• _Task_: Reproduce each of the following lines verbatim, keeping their order and wording unchanged.

• _Information given_:
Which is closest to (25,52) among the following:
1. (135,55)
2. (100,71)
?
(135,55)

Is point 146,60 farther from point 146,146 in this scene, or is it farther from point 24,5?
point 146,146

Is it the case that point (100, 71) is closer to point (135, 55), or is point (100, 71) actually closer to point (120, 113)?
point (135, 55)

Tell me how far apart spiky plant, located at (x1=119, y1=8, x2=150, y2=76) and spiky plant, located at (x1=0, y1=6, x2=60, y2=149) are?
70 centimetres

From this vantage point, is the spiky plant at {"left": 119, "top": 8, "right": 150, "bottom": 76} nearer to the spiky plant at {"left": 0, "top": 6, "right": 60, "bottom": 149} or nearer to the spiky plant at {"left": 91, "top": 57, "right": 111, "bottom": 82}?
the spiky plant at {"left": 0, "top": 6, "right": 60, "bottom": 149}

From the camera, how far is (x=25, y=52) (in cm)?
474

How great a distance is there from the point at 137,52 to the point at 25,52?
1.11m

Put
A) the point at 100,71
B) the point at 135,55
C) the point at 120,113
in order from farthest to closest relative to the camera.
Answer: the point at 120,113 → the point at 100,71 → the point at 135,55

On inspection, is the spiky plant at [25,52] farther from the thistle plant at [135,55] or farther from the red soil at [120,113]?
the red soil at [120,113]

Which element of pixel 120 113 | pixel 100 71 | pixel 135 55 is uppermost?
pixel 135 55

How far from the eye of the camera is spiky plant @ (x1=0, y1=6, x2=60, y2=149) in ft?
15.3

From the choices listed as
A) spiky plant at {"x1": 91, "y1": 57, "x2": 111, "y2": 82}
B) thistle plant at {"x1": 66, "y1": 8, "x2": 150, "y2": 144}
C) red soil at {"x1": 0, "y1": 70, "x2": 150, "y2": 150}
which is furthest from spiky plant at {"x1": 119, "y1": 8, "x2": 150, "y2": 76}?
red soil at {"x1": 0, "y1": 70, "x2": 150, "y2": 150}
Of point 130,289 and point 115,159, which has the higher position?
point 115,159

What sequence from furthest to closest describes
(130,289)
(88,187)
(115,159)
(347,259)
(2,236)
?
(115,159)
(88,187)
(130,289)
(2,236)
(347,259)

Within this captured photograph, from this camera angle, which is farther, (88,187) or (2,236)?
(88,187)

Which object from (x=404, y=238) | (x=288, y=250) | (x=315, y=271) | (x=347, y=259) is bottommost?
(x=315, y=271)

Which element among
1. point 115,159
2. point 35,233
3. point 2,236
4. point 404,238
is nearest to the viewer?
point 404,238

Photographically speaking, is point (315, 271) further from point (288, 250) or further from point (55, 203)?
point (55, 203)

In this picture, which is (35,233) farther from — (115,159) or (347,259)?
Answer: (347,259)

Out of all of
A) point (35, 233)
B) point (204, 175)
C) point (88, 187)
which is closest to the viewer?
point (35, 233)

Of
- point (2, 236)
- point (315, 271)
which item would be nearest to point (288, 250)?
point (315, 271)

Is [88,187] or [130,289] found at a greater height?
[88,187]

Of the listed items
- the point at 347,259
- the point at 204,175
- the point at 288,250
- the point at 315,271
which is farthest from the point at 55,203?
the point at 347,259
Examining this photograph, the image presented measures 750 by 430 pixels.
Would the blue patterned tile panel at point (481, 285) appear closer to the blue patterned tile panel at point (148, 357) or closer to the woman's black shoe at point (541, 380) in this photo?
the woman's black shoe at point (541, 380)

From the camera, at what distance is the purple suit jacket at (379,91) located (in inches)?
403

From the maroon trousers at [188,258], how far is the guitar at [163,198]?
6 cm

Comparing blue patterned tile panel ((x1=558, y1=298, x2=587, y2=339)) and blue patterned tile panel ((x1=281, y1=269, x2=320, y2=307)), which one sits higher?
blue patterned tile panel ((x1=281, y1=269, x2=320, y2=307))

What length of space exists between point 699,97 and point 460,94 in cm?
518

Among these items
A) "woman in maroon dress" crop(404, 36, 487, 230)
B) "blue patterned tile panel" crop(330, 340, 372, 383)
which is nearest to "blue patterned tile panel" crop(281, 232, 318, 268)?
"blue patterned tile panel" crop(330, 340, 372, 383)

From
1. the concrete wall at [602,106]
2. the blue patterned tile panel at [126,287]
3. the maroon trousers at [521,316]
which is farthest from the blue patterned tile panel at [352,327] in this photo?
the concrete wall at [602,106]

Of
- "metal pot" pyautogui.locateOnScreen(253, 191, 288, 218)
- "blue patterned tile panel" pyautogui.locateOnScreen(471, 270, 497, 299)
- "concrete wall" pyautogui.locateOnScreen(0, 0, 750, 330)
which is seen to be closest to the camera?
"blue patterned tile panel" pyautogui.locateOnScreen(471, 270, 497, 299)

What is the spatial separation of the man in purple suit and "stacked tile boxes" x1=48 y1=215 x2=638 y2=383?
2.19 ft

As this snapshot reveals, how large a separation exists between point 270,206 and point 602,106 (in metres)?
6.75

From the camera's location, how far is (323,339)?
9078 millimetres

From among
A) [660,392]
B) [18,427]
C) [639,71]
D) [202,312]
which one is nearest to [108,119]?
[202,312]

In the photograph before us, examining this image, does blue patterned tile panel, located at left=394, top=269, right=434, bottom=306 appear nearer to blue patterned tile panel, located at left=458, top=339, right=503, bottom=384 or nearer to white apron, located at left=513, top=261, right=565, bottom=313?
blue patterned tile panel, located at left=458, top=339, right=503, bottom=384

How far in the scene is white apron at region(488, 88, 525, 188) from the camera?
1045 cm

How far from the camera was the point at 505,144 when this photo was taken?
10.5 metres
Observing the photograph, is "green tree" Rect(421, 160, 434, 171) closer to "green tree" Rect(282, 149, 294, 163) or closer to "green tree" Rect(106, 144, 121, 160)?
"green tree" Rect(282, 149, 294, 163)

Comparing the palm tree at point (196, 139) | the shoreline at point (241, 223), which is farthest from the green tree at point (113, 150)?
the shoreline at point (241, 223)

• _The completed task_:
Which is closest to (25,52) among the following:
1. (135,55)
2. (100,71)
?
(135,55)

Is point 146,60 farther from point 146,146 in this scene, or is it farther from point 24,5?
point 146,146

Is it the case that point (100, 71) is closer to point (135, 55), or is point (100, 71) actually closer to point (120, 113)?
point (135, 55)

Tell me how far apart spiky plant, located at (x1=119, y1=8, x2=150, y2=76) and spiky plant, located at (x1=0, y1=6, x2=60, y2=149) are?
70 centimetres

From this vantage point, is the spiky plant at {"left": 119, "top": 8, "right": 150, "bottom": 76} nearer to the spiky plant at {"left": 0, "top": 6, "right": 60, "bottom": 149} or nearer to the spiky plant at {"left": 91, "top": 57, "right": 111, "bottom": 82}?
the spiky plant at {"left": 0, "top": 6, "right": 60, "bottom": 149}

From the camera, how far is (x=25, y=52) (in cm)?
474

How great a distance is there from the point at 137,52 to the point at 25,52?
1.11m

Put
A) the point at 100,71
B) the point at 135,55
C) the point at 120,113
in order from farthest to closest relative to the camera.
Answer: the point at 120,113 → the point at 100,71 → the point at 135,55

On inspection, is the spiky plant at [25,52] farther from the thistle plant at [135,55] or farther from the red soil at [120,113]?
the red soil at [120,113]

Which element of pixel 120 113 | pixel 100 71 | pixel 135 55 is uppermost?
pixel 135 55

How far from the eye of the camera is spiky plant @ (x1=0, y1=6, x2=60, y2=149) in ft?
15.3

From the choices listed as
A) spiky plant at {"x1": 91, "y1": 57, "x2": 111, "y2": 82}
B) thistle plant at {"x1": 66, "y1": 8, "x2": 150, "y2": 144}
C) red soil at {"x1": 0, "y1": 70, "x2": 150, "y2": 150}
which is furthest from spiky plant at {"x1": 119, "y1": 8, "x2": 150, "y2": 76}?
red soil at {"x1": 0, "y1": 70, "x2": 150, "y2": 150}
Of point 130,289 and point 115,159, which has the higher position?
point 115,159

What sequence from furthest to closest describes
(130,289)
(88,187)
(115,159)
(347,259)
(2,236)
?
(115,159)
(88,187)
(130,289)
(2,236)
(347,259)

Within this captured photograph, from this camera angle, which is farther, (88,187) or (2,236)?
(88,187)

Which object from (x=404, y=238) | (x=288, y=250) | (x=315, y=271) | (x=347, y=259) is bottommost?
(x=315, y=271)

Which element among
1. point 115,159
2. point 35,233
3. point 2,236
4. point 404,238
is nearest to the viewer?
point 404,238

Photographically speaking, is point (315, 271) further from point (288, 250) or further from point (55, 203)?
point (55, 203)

In this picture, which is (35,233) farther from — (115,159) or (347,259)?
Answer: (347,259)

Out of all of
A) point (35, 233)
B) point (204, 175)
C) point (88, 187)
which is closest to the viewer?
point (35, 233)

Of
- point (2, 236)
- point (315, 271)
which item would be nearest to point (288, 250)?
point (315, 271)

Is [88,187] or [130,289] found at a greater height?
[88,187]

Of the listed items
- the point at 347,259
- the point at 204,175
- the point at 288,250
- the point at 315,271
which is farthest from the point at 55,203?
the point at 347,259
Examining this photograph, the image presented measures 750 by 430 pixels.
Would the blue patterned tile panel at point (481, 285) appear closer to the blue patterned tile panel at point (148, 357) or closer to the woman's black shoe at point (541, 380) in this photo?
the woman's black shoe at point (541, 380)

From the camera, at what distance is the purple suit jacket at (379,91) located (in inches)?
403

From the maroon trousers at [188,258], how far is the guitar at [163,198]?
6 cm

Comparing blue patterned tile panel ((x1=558, y1=298, x2=587, y2=339)) and blue patterned tile panel ((x1=281, y1=269, x2=320, y2=307)), which one sits higher?
blue patterned tile panel ((x1=281, y1=269, x2=320, y2=307))

What length of space exists between point 699,97 and point 460,94 in cm?
518

Among these items
A) "woman in maroon dress" crop(404, 36, 487, 230)
B) "blue patterned tile panel" crop(330, 340, 372, 383)
which is nearest to "blue patterned tile panel" crop(281, 232, 318, 268)?
"blue patterned tile panel" crop(330, 340, 372, 383)

From
1. the concrete wall at [602,106]
2. the blue patterned tile panel at [126,287]
3. the maroon trousers at [521,316]
which is farthest from the blue patterned tile panel at [352,327] in this photo?
the concrete wall at [602,106]

Of
- "metal pot" pyautogui.locateOnScreen(253, 191, 288, 218)
- "blue patterned tile panel" pyautogui.locateOnScreen(471, 270, 497, 299)
- "concrete wall" pyautogui.locateOnScreen(0, 0, 750, 330)
which is seen to be closest to the camera?
"blue patterned tile panel" pyautogui.locateOnScreen(471, 270, 497, 299)

What is the spatial separation of the man in purple suit and "stacked tile boxes" x1=48 y1=215 x2=638 y2=383?
2.19 ft

As this snapshot reveals, how large a separation exists between point 270,206 and point 602,106 (in metres)?
6.75

From the camera's location, how far is (323,339)?
9078 millimetres

From among
A) [660,392]
B) [18,427]
C) [639,71]
D) [202,312]
which one is nearest to [108,119]?
[202,312]

In the photograph before us, examining this image, does blue patterned tile panel, located at left=394, top=269, right=434, bottom=306 appear nearer to blue patterned tile panel, located at left=458, top=339, right=503, bottom=384 or nearer to white apron, located at left=513, top=261, right=565, bottom=313?
blue patterned tile panel, located at left=458, top=339, right=503, bottom=384

How far in the scene is white apron at region(488, 88, 525, 188) from the camera?
1045 cm

How far from the camera was the point at 505,144 when this photo was taken?
10.5 metres
Observing the photograph, is "green tree" Rect(421, 160, 434, 171) closer to "green tree" Rect(282, 149, 294, 163) or closer to "green tree" Rect(106, 144, 121, 160)?
"green tree" Rect(282, 149, 294, 163)

Comparing the palm tree at point (196, 139) | the shoreline at point (241, 223), which is farthest from the green tree at point (113, 150)?
the shoreline at point (241, 223)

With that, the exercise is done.